Ahora que Vargas Llosa ya no es patrimonio solo de América Latina y de España, también de Francia, he estado hurgando en las fotografías que subsisten de aquel acto donde, efectivamente, en un austero presídium, vemos al expresidente Gallegos, observado por el también escritor Simón Alberto Consalvi, entonces presidente del Instituto de Cultura y Bellas Artes, haciendo entrega del diploma al autor de La casa verde.

En el discurso que Vargas Llosa realizó aquel día se perciben algunas certezas que le han acompañado desde entonces. Es cierto que ese día habló elogiosamente de la revolución cubana, pero también dejó claramente sentado que “la vocación literaria nace del desacuerdo de un hombre con el mundo, de la intuición de deficiencias, vacíos y escorias a su alrededor”. Y añadió premonitoriamente que “la literatura es una forma de insurrección permanente y ella no admite las camisas de fuerza”.

Rómulo Gallegos murió un par de años después, en abril de 1969. Por suerte tuvo el gusto de haber visto nacer el premio que llevaba su nombre. Vargas Llosa consolidó su brillante carrera literaria y unos años después, a través de una carta también firmada por Carlos Fuentes, Jean-Paul Sartre, Susan Sontag, Luis Goytisolo, entre otros, a raíz de la persecución que se conoció como el caso Padilla, comenzó su ruptura radical con el comunismo, y en particular con el cubano, razón por la cual recibió las peores descalificaciones personales de parte de Fidel Castro.

El Premio Rómulo Gallegos continuó su trayectoria. Durante la era democrática su entrega era una destacada ceremonia que contaba, generalmente, con la presencia del presidente de la República. Entre sus premiados destacan nombre claves de nuestra literatura como, recordando al azar, Carlos Fuentes, Arturo Uslar Pietri, Roberto Bolaño, Javier Marías, Enrique Vila Mata y Elena Poniatowska.

Pero con la entrada de Hugo Chávez y el chavismo al poder, como producto de una política cultural, sectaria e ideologizada, el Premio fue perdiendo calidad, polémicas sobre la politización de su jurado fueron arruinando su prestigio y grandes autores se han negado a presentar sus obras a concurso o las han retirado por los sesgos ideológicos de los jurados.
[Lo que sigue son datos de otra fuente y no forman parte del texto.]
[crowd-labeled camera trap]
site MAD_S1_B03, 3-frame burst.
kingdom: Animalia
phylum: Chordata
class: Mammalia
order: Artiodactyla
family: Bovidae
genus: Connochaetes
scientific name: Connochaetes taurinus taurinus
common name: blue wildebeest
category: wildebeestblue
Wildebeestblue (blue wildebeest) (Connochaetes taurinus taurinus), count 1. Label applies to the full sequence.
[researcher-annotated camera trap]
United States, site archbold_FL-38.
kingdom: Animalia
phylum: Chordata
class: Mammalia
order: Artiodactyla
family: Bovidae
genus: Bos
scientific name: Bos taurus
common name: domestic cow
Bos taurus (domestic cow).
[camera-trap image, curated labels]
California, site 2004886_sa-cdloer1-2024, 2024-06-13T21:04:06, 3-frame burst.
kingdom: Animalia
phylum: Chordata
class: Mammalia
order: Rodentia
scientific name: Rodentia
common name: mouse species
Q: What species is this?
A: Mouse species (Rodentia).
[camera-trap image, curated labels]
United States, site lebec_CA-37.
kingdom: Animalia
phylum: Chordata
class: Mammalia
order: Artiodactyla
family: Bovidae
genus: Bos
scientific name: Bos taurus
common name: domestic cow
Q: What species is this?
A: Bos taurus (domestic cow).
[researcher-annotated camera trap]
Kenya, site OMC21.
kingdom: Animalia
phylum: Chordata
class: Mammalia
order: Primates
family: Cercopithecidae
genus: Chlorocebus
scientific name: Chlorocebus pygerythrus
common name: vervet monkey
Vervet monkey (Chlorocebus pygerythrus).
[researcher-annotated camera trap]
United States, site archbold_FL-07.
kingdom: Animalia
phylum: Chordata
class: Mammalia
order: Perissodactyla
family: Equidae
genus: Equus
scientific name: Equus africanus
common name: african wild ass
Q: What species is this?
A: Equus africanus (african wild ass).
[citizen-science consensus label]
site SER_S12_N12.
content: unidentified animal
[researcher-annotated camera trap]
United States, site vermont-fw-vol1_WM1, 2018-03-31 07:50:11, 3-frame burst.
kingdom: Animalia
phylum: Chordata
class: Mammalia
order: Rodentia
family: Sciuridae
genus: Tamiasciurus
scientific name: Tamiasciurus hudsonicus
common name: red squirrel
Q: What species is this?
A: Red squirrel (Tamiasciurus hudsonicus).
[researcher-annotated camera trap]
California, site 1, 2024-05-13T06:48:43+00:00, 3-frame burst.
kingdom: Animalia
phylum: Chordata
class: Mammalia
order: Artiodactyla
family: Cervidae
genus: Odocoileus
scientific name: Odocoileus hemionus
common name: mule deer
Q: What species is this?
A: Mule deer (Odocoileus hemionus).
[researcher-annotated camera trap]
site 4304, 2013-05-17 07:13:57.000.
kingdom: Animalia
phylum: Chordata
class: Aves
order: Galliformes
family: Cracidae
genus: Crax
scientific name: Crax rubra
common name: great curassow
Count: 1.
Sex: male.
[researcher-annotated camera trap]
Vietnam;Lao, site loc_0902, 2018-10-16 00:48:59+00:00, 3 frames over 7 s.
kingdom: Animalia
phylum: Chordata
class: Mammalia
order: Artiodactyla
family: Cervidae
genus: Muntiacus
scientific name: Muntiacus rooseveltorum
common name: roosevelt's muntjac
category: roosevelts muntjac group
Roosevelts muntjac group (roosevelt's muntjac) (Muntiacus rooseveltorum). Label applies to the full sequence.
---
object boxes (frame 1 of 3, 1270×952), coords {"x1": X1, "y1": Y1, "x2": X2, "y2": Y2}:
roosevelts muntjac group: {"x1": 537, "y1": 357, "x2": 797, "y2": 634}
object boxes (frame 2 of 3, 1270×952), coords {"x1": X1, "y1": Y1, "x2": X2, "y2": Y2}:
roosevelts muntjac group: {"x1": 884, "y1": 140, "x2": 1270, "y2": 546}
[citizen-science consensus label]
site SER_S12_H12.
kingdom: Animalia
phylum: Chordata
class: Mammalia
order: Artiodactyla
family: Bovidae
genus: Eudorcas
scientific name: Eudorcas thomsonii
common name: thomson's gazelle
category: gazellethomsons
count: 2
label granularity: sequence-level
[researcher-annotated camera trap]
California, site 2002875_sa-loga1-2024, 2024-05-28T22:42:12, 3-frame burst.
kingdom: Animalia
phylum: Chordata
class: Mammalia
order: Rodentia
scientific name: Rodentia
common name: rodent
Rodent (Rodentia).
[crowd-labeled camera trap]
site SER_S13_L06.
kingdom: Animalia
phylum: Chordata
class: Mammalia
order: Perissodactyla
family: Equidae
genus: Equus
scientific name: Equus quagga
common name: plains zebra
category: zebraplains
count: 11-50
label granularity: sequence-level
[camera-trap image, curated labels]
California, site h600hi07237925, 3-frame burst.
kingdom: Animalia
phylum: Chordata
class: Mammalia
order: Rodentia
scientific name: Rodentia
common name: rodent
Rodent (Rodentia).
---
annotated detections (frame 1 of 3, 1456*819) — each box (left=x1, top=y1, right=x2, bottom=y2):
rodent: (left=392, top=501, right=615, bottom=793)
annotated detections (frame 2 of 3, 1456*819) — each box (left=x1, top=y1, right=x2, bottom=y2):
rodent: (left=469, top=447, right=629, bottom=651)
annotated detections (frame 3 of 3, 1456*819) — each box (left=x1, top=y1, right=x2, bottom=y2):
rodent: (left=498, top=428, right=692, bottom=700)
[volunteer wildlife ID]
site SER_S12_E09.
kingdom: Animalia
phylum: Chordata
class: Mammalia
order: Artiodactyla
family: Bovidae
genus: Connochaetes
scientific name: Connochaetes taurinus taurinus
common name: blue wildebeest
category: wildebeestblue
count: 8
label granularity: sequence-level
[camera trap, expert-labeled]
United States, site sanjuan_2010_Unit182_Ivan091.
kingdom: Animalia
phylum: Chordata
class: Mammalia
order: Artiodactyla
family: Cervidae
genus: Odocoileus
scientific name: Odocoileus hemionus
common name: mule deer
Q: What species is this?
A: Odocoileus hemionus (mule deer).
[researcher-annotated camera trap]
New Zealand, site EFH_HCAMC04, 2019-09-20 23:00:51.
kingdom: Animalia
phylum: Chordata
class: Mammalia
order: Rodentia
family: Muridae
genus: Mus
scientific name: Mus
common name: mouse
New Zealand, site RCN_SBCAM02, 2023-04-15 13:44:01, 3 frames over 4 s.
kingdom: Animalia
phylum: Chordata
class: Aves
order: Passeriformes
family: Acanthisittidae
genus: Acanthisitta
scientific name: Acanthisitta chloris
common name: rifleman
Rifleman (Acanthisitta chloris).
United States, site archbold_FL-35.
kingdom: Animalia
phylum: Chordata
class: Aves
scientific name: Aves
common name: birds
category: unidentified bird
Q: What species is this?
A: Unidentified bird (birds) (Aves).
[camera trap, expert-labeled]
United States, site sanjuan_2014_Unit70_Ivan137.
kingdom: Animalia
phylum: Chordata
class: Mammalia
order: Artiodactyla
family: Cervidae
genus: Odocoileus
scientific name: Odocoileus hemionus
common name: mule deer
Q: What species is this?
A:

Pero allí queda para el recuerdo y la honra de las políticas culturales de la democracia, aquellas fotos en donde dos grandes de la literatura estrecharon sus manos firmando el acta de nacimiento de un premio literario que ha honrado la memoria de Gallegos y la obra de grandes escritores de ambos lados del Atlántico.

Aún resuenan las palabras del ganador de la primera edición del Rómulo  “(…) demostrándome desde que pisé esta ciudad tanto afecto, tanta cordialidad (…), Venezuela ha hecho de mí un abrumado deudor. La única manera como puedo pagar esa deuda es siendo, en la medida de mis fuerzas, más fiel, más leal, a esta vocación de escritor que nunca sospeché me depararía una satisfacción tan grande como la de hoy”. La deuda está muy bien saldada.